Selected passage:
---+---

Kyle’s aim in establishing the race was also to secure the 1964 Canadian Olympic Trials Marathon for Calgary. The second edition of the Calgary Marathon, held in 1964, fulfilled that role and doubled as the Olympic Trials.

In 1958, Kyle and his wife Carol co-founded the Calgary Track and Field Club (Caltaf), the first track and field club in the city, which became a hub for developing young athletes.

==Coaching and officiating==
Kyle served as coach of the Canadian track team at the 1968 Olympics and was cross-country coach at the University of Calgary in the 1970s.

He also served as coach with the University of Calgary Athletics Club (UCAC).

He officiated at major competitions, including:
- 1976 Summer Olympics – Montreal
- Commonwealth Games (1978, 1982, 1994)
- Pan American Games (multiple editions)
- 1988 Winter Olympics – Calgary
- Paralympic Games (1992 Barcelona, 1996 Atlanta, 2000 Sydney, 2004 Athens)

Athletics Alberta noted that Kyle remained active in refereeing and officiating meets well into his later years.

==Sport advocacy and infrastructure==
Kyle was a longtime advocate for the creation of an indoor multisport fieldhouse in Calgary. As early as the 1960s and 1970s, he spoke publicly about the need for such a facility to support track and field athletes and other sports in the city.

In 2008 he became an early executive member of the Calgary Multisport Fieldhouse Society, a group formed to lobby for and plan a world-class indoor facility. The society’s efforts eventually helped secure support for what is now moving toward construction as Calgary’s long-awaited fieldhouse project.

==Masters and later competition==
Kyle remained active in athletics and senior sport well into his later years. He regularly participated in the World Masters Games and other senior competitions, often in recreational divisions. While these results were not at the same level as his earlier national and international performances, they reflected his lifelong commitment to sport and fitness.

He also carried the Olympic torch with the Canadian track and field team in Trail, British Columbia, during the lead-up to the 2010 Winter Olympics.

==Honours and recognition==
Kyle received numerous awards over his career:
- Outstanding Canadian University Athlete (1954)
- Crowe Award – Outstanding Canadian Amateur Athlete (1956)
- Canada’s Outstanding Track Athlete (1956, 1957, 1959)
- Calgary Athlete of the Year (1960)

---+---

Input data:
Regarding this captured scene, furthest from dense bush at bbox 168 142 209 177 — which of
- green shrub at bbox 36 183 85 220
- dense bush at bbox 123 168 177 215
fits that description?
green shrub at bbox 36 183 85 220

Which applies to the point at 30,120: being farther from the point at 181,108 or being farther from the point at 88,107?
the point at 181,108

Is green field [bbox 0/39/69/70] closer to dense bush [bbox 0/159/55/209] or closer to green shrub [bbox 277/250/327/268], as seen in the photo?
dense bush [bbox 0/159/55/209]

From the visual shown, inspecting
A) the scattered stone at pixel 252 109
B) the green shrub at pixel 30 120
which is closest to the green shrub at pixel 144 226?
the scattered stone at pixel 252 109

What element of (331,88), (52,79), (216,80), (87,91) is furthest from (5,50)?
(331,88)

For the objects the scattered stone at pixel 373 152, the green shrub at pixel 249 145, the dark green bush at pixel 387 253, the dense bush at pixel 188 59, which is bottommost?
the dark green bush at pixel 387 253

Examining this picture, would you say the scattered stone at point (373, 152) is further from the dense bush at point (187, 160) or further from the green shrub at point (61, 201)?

---+---

Questions:
• A. From the passage on Kyle, copy the text from "He also served" up to and including "meets well into his later years.".
• B. Using the passage on Kyle, decide whether each statement agrees with it, answering yes or no and quoting the deciding words: (i) Caltaf was the first track and field club in Calgary. (ii) Kyle coached the Canadian track team at the 1976 Olympics. (iii) Kyle became an executive member of the Calgary Multisport Fieldhouse Society in 2008.

Solutions:
• A.
He also served as coach with the University of Calgary Athletics Club (UCAC).

He officiated at major competitions, including:
- 1976 Summer Olympics – Montreal
- Commonwealth Games (1978, 1982, 1994)
- Pan American Games (multiple editions)
- 1988 Winter Olympics – Calgary
- Paralympic Games (1992 Barcelona, 1996 Atlanta, 2000 Sydney, 2004 Athens)

Athletics Alberta noted that Kyle remained active in refereeing and officiating meets well into his later years.

• B.
(i) Yes: "the first track and field club in the city"
(ii) No: "coach of the Canadian track team at the 1968 Olympics"
(iii) Yes: "In 2008 he became an early executive member of the Calgary Multisport Fieldhouse Society"